Brief:
Quote all of the records below word for word, with no changes or omissions.

Scene-based spatial records
····················
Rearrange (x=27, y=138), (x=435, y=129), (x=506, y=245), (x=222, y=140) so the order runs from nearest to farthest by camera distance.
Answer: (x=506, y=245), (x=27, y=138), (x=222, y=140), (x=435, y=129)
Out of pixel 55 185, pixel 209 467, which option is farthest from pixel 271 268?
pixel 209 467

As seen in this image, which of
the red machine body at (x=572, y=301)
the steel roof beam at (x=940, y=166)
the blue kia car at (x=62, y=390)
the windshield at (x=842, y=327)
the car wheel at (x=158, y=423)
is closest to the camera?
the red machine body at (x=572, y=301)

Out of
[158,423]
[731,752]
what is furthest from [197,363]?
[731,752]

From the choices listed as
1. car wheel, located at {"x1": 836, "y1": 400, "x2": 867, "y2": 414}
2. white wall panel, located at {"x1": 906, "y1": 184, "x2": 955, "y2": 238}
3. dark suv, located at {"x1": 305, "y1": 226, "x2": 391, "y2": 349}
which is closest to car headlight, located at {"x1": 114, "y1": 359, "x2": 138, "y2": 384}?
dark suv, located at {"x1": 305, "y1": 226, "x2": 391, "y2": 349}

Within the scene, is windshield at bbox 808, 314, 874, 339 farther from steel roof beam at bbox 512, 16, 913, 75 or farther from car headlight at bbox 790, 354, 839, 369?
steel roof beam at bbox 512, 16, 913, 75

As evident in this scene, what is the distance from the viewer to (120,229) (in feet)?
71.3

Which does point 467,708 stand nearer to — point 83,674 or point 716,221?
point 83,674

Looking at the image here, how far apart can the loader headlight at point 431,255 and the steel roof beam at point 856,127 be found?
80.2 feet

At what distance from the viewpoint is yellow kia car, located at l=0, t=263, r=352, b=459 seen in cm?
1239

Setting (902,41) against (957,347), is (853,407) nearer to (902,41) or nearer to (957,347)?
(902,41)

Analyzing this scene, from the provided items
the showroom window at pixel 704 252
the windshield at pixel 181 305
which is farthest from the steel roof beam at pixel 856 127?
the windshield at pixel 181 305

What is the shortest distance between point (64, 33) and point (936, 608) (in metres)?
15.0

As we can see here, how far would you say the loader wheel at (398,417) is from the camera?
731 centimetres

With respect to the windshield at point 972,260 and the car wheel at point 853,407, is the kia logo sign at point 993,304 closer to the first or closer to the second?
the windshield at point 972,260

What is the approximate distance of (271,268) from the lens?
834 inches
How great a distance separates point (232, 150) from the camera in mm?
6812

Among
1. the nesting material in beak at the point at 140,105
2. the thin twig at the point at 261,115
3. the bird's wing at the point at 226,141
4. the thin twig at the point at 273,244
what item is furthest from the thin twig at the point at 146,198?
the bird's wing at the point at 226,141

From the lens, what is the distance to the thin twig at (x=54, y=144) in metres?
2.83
····················
Task solution:
Rearrange (x=27, y=138), (x=435, y=129), (x=506, y=245), (x=222, y=140) so the order runs from nearest to farthest by camera distance.
Answer: (x=506, y=245), (x=27, y=138), (x=222, y=140), (x=435, y=129)
Out of pixel 55 185, pixel 209 467, which option is farthest from pixel 271 268?
pixel 209 467

As seen in this image, which of
the red machine body at (x=572, y=301)
the steel roof beam at (x=940, y=166)
the blue kia car at (x=62, y=390)
the windshield at (x=842, y=327)
the car wheel at (x=158, y=423)
is closest to the camera?
the red machine body at (x=572, y=301)

Out of
[158,423]
[731,752]
what is furthest from [197,363]?
[731,752]

From the choices listed as
1. car wheel, located at {"x1": 836, "y1": 400, "x2": 867, "y2": 414}
2. white wall panel, located at {"x1": 906, "y1": 184, "x2": 955, "y2": 238}
3. dark suv, located at {"x1": 305, "y1": 226, "x2": 391, "y2": 349}
which is closest to car headlight, located at {"x1": 114, "y1": 359, "x2": 138, "y2": 384}?
dark suv, located at {"x1": 305, "y1": 226, "x2": 391, "y2": 349}

Within the scene, is windshield at bbox 808, 314, 874, 339 farther from steel roof beam at bbox 512, 16, 913, 75 or farther from car headlight at bbox 790, 354, 839, 369?
steel roof beam at bbox 512, 16, 913, 75

As evident in this scene, what is the distance from the viewer to (120,229) (in feet)?
71.3

Which does point 467,708 stand nearer to — point 83,674 or point 716,221?
point 83,674

Looking at the image here, how far apart can the loader headlight at point 431,255 and the steel roof beam at point 856,127 be found?
80.2 feet

At what distance from the viewpoint is yellow kia car, located at l=0, t=263, r=352, b=459 seen in cm?
1239

Setting (902,41) against (957,347), is (853,407) nearer to (902,41) or nearer to (957,347)?
(902,41)

Analyzing this scene, from the provided items
the showroom window at pixel 704 252
the windshield at pixel 181 305
which is farthest from the steel roof beam at pixel 856 127?
the windshield at pixel 181 305

What is the shortest distance between point (64, 33) and point (936, 608) (in metres)?
15.0

As we can see here, how far would you say the loader wheel at (398,417) is from the camera?
731 centimetres

With respect to the windshield at point 972,260 and the car wheel at point 853,407, is the kia logo sign at point 993,304 closer to the first or closer to the second?
the windshield at point 972,260

What is the approximate distance of (271,268) from the lens?
834 inches
How great a distance separates point (232, 150) from the camera in mm?
6812

Among
1. the nesting material in beak at the point at 140,105
2. the thin twig at the point at 261,115
3. the bird's wing at the point at 226,141
4. the thin twig at the point at 273,244
what item is furthest from the thin twig at the point at 146,198?
the bird's wing at the point at 226,141

From the lens, what is the distance to the thin twig at (x=54, y=144) in metres?
2.83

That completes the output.